Exercise prompt: Where the line holding "UHC凡士林潤唇膏變色保濕補" appears, start copying, and continue exactly through the last line of the listing, skipping pictures.
==== Information given
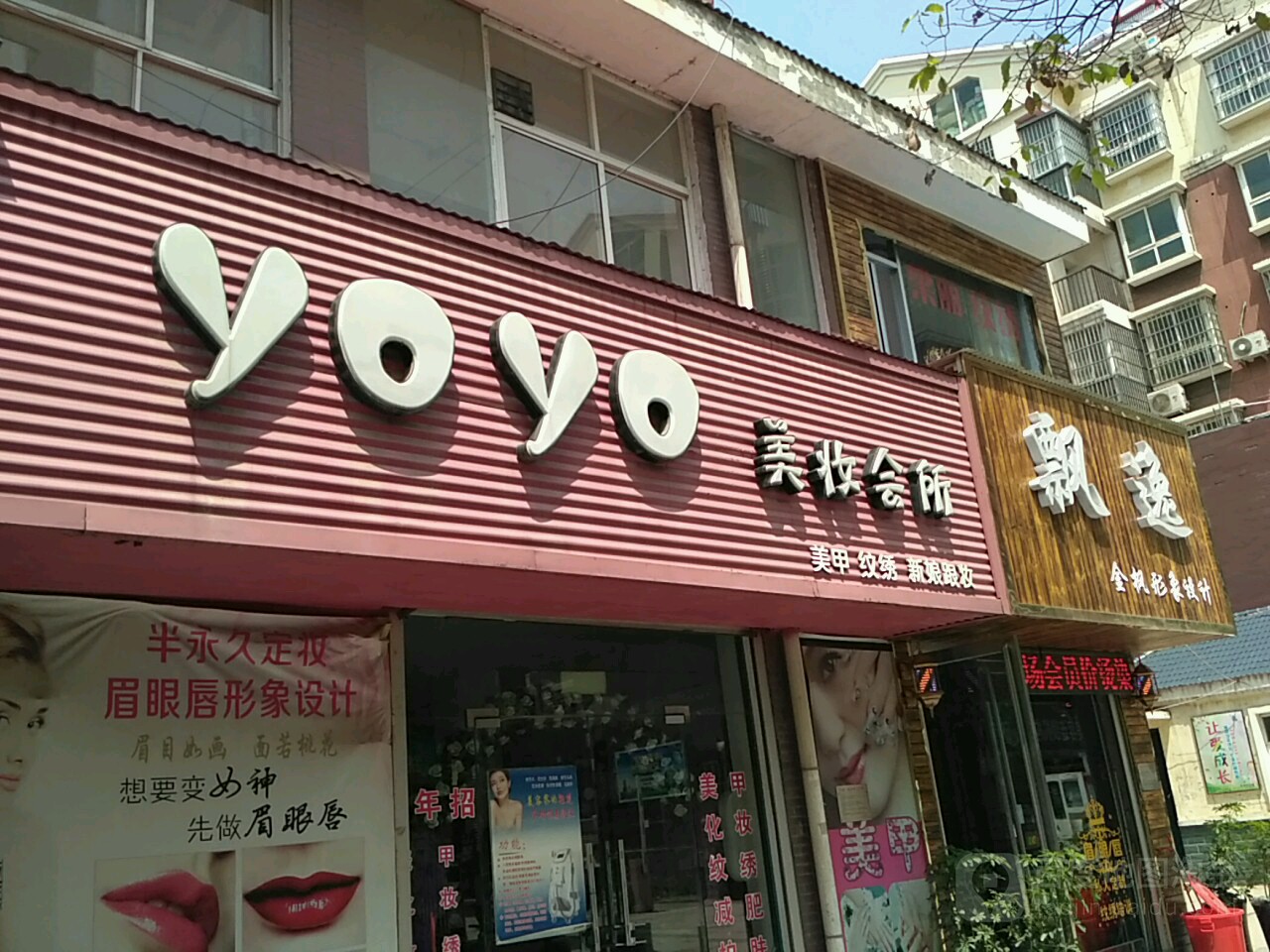 飘逸(纹绣店)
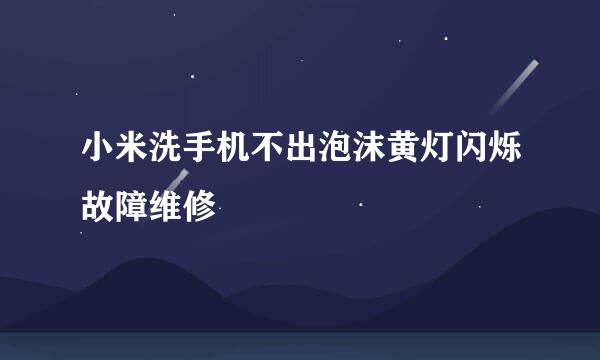 小米洗手机不出泡沫黄灯闪烁故障维修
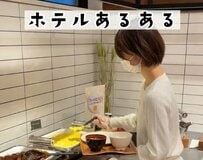 朝食ビュッフェで全メニュー取ろうと意気込んだ結果…「大体いつもそう」「ひと口ずつ取る」と納得の声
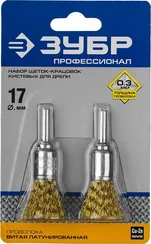 ЗУБР 2 шт, 17 мм, витая стальная латунированная проволока 0.3 мм, набор кистевых щеток-крацовок для дрели, Профессионал (35225-17-H2)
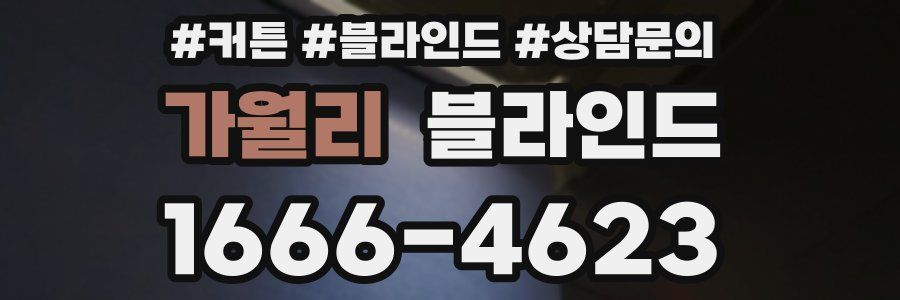 가월리 블라인드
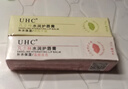 UHC凡士林潤唇膏變色保濕補水嘴唇防干裂脫皮去死皮淡化唇紋唇炎唇膜 曬單實(shí)拍圖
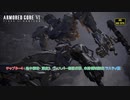 【ネタバレあり】チャプター4 : 地中探査- 深度3、ヴェスパー部隊伏撃、未踏領域探査(ラスティ戦) Part 14【アーマードコア6】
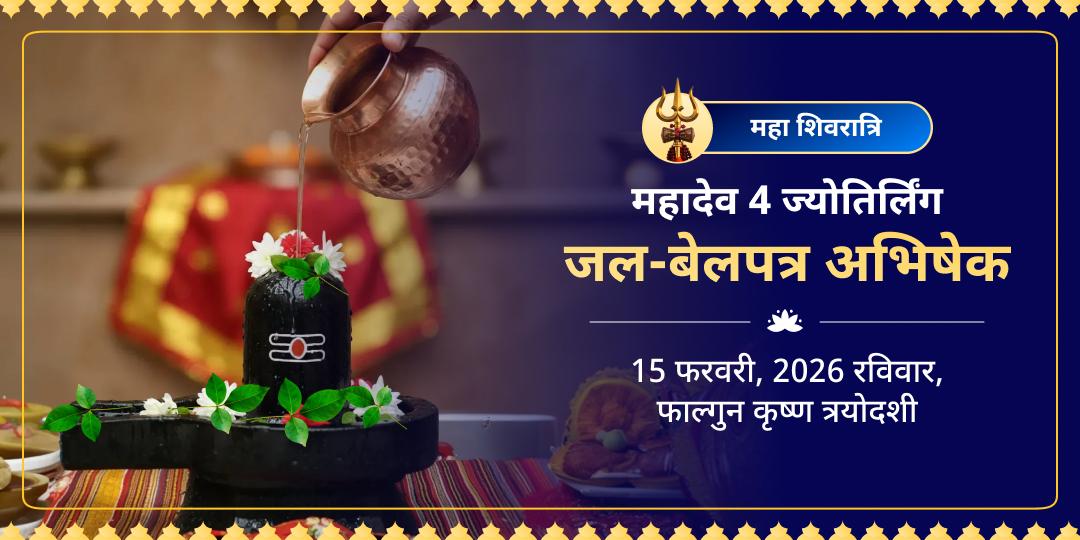महाशिवरात्रि 4 ज्योतिर्लिंग जल-बेलपत्र अभिषेक 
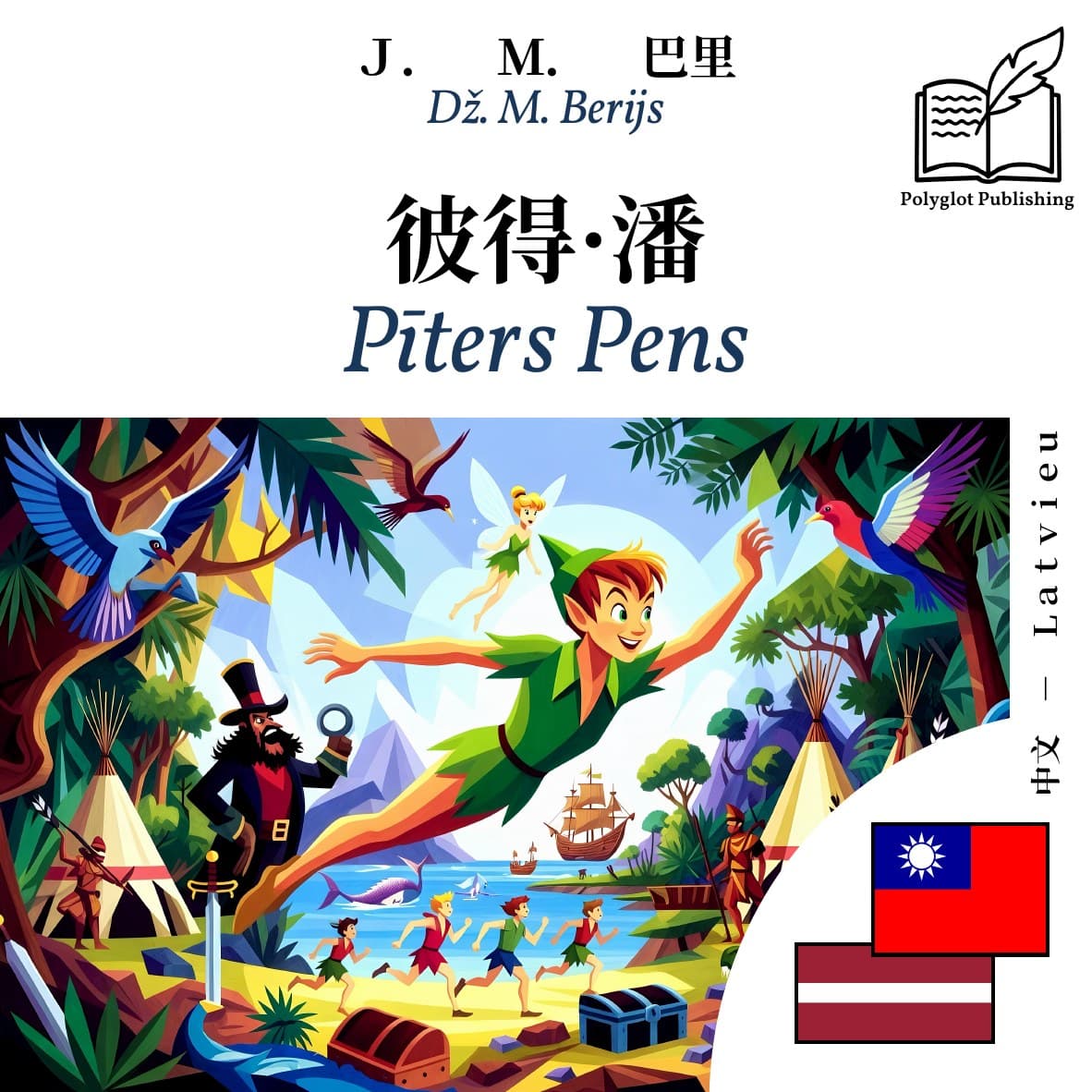 Pīters Pens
========
Solution:
 UHC凡士林潤唇膏變色保濕補水嘴唇防干裂脫皮去死皮淡化唇紋唇炎唇膜 曬單實(shí)拍圖
 【ネタバレあり】チャプター4 : 地中探査- 深度3、ヴェスパー部隊伏撃、未踏領域探査(ラスティ戦) Part 14【アーマードコア6】
महाशिवरात्रि 4 ज्योतिर्लिंग जल-बेलपत्र अभिषेक 
 Pīters Pens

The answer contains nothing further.